En raison d’un arrêt presque total de l’industrie et du transport, les consommations d’énergie devraient chuter de 7,5% cette année, par rapport à 2019. Maintien au sol de l’aviation commerciale internationale oblige, l’économie d’émission de CO2 est supérieure à la baisse des consommations : -8,5%.

Bond des renouvelables

Autre facteur favorable au climat: la forte augmentation de la production éolienne et photovoltaïque. Les gestionnaires de réseaux d’électricité donnant généralement la priorité à l’électricité la moins chère et aux moyens de production les moins modulables, la proportion d’électricité d’origine éolienne et solaire a bondi de 9% à 17% en Europe, durant les 5 premiers mois de 2020.

Cette année, les énergies vertes devraient contribuer à produire pratiquement la moitié du courant allemand et plus de 40% des électrons britanniques et européens (en moyenne)[1]. En Chine, la hausse de 0,7% du productible hydroélectrique permettra aux électriciens d’injecter 28% d’électricité d’origine renouvelable, indique la commission nationale pour le développement et la réforme.

En France, estime Enerdata, le PIB devrait reculer de 7,5% cette année (Bercy annonce un recul de 11%), contre 11% pour la consommation d’énergie. Compte tenu de l’organisation de l’économie tricolore et de son système énergétique, l’économie d’émissions carbonées pourrait atteindre 13% entre 2019 et 2020: du jamais vu !

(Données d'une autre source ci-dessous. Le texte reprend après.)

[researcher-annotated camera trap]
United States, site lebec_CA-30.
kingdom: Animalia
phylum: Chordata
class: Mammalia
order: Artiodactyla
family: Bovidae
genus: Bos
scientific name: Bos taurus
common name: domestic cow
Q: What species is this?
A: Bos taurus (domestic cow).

un gain facilement effaçable

Et que l’on risque de ne pas revoir de sitôt. «Un rebond des consommations et des émissions est inévitable au cours des prochaines années», confirme Pascal Charriau. Reste à savoir quelle sera son ampleur. Répondre à la question équivaut à lire dans une boule de cristal. «Les incertitudes sont de plus en plus nombreuses», concède le P-DG d’Enerdata.

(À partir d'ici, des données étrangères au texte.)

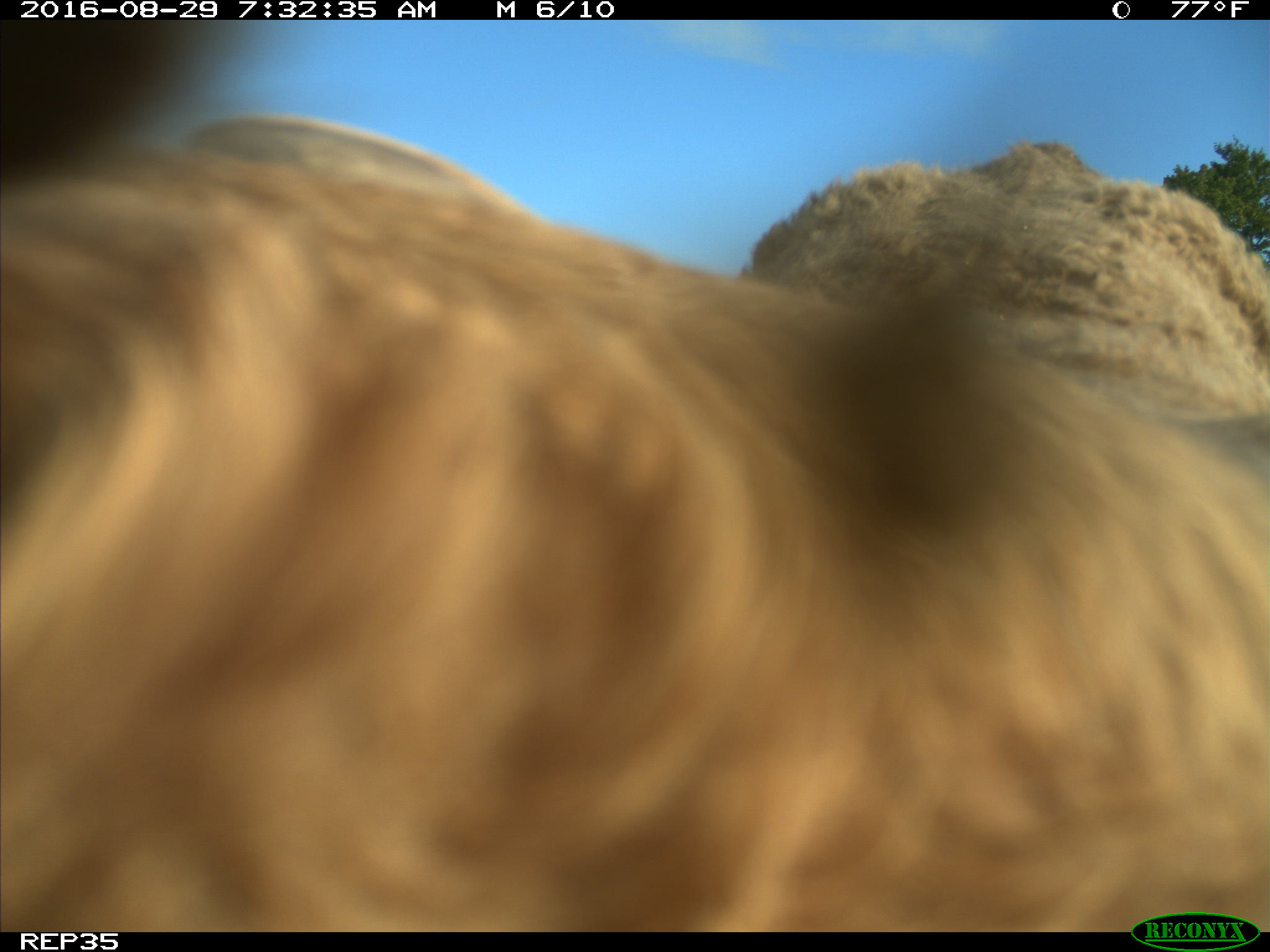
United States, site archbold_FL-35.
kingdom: Animalia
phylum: Chordata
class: Mammalia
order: Artiodactyla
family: Bovidae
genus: Bos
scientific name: Bos taurus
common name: domestic cow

Quelle seront les changements dans les habitudes de transport, les prix des produits pétroliers resteront-ils orientés à la baisse, la chute des investissements énergétique (+20%, selon les dernières projections de l’agence internationale de l’énergie) sera-t-elle durable, les entreprises occidentales relocaliseront-elles leurs chaines de valeur?

Faute de prospective, Enerdata a fait plancher l’économiste de l’énergie Patrick Criqui. S’appuyant sur les fondamentaux de l’économie et du système énergétique, le directeur de recherche émérite du laboratoire d’économie appliquée de l’université de Grenoble (Gael) propose 4 scénarios pour le monde de 2025.

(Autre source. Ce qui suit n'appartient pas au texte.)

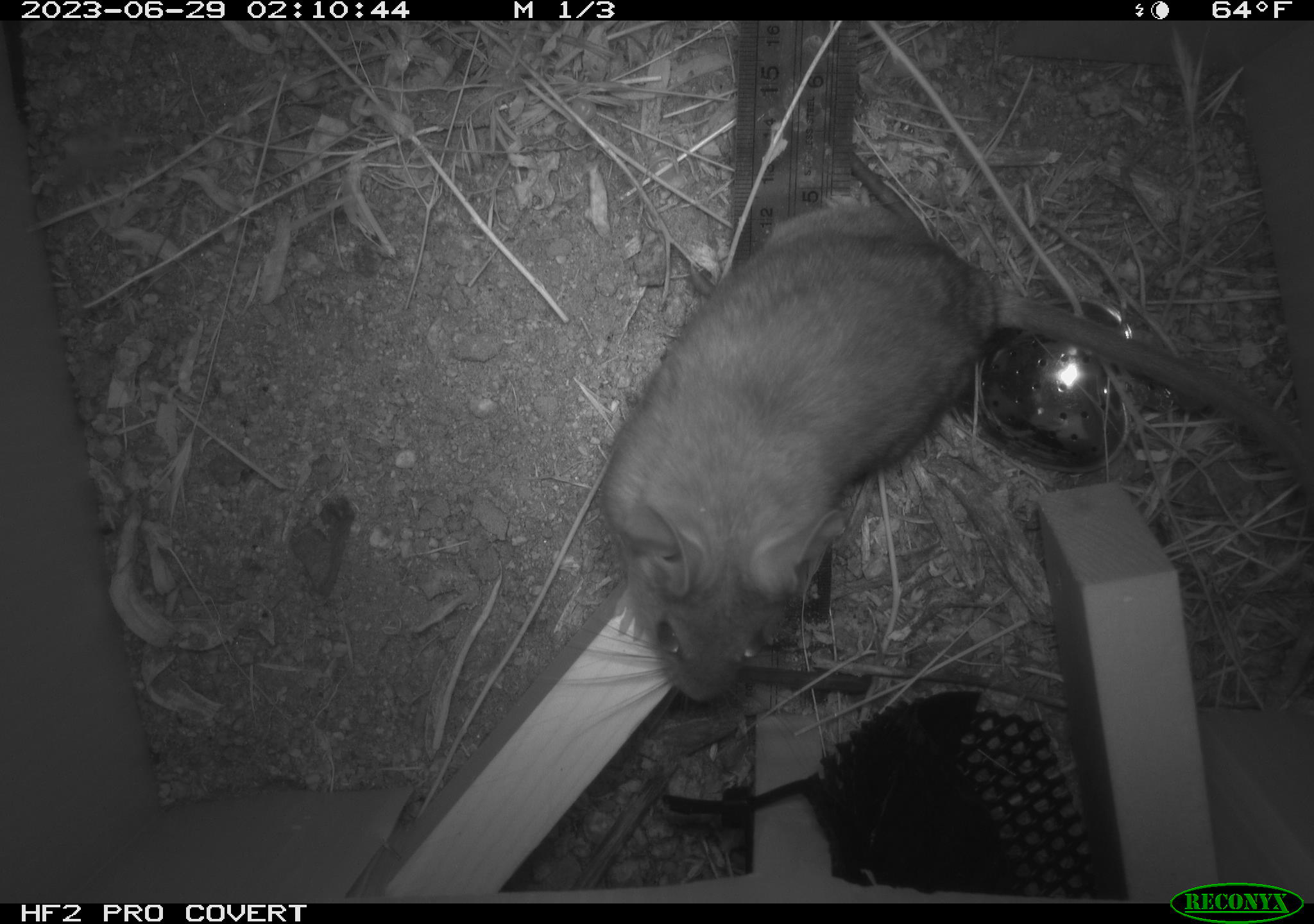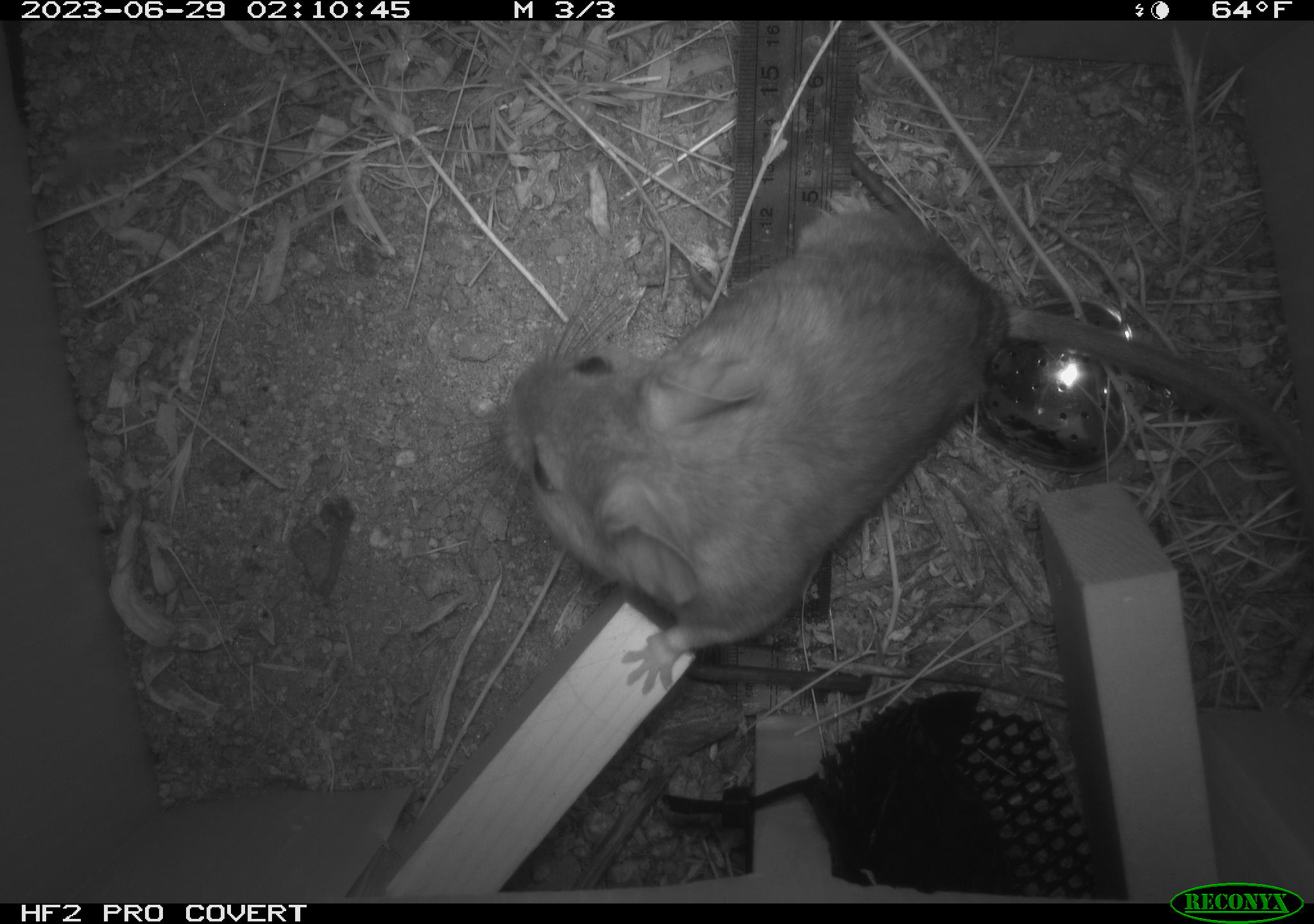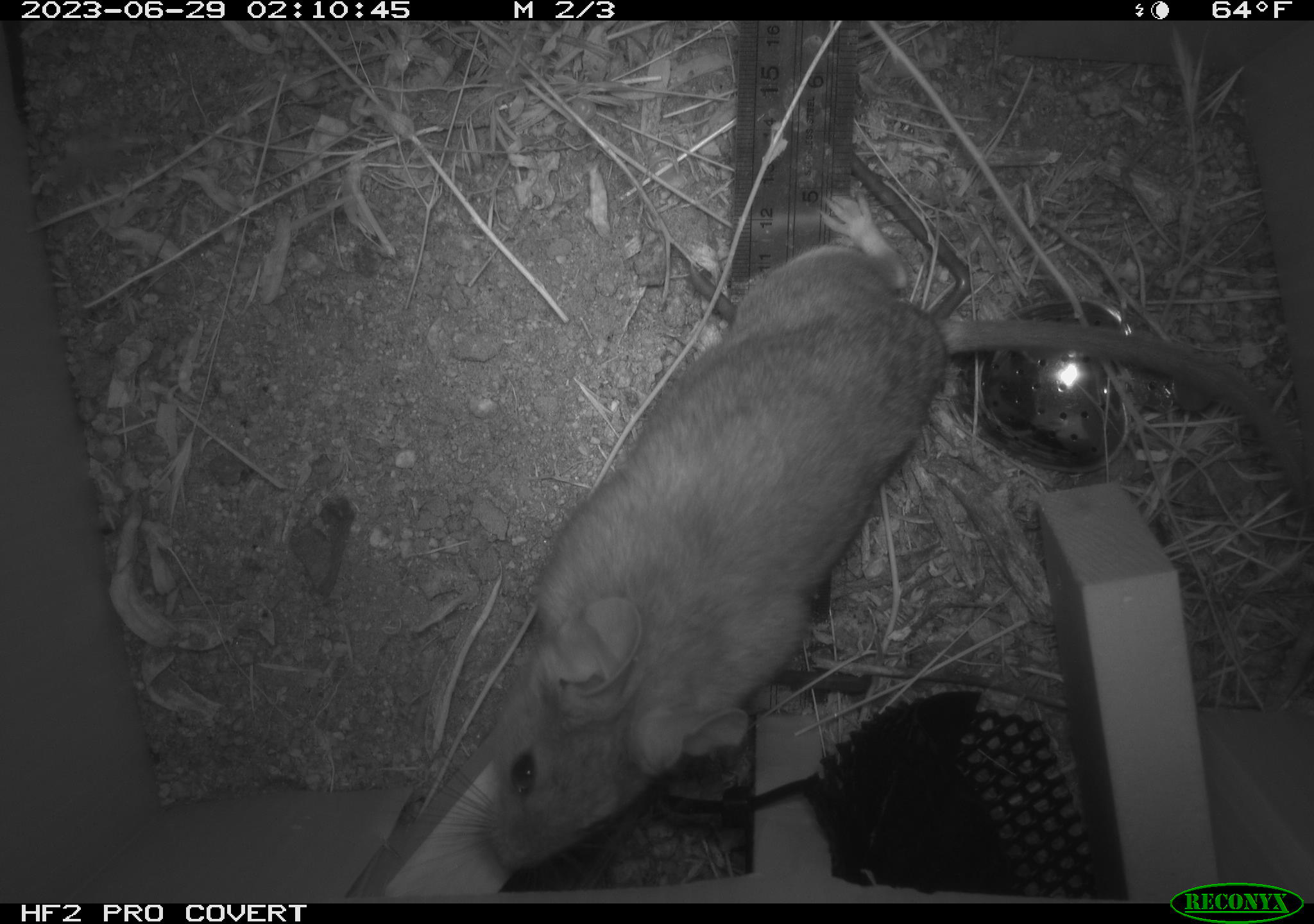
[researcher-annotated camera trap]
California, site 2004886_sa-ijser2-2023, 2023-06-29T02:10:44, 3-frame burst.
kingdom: Animalia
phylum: Chordata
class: Mammalia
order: Rodentia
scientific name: Rodentia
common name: mouse species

Selon les capacités de redémarrage rapide des différents secteurs affectés par la crise de la Covid-19 (transport aérien, production d’électricité nucléaire, industrie lourde, etc.) l’économie repartira plus ou moins vite. Avec des conséquences énergétiques et climatiques variables.

En 2025, les pays du G20 pourraient ainsi émettre de 24 à 32 milliards de tonnes de CO2 énergétiques par an (contre 27 GtCO2 en 2020). «On voit bien que la baisse d’émission que l’on observera cette année n’aura pas d’impact significatif sur les tendances. Elle pourra être effacée rapidement», commente Pascal Charriau. Pour en être certain, il faut encore attendre la publication des prochains plans de relance nationaux et leur (in)adéquation avec le pacte vert européen. Rendez-vous après l’été.



[1] En 2019, éolien et photovoltaïque ont généré 42% du courant allemand et 35% du courant européen.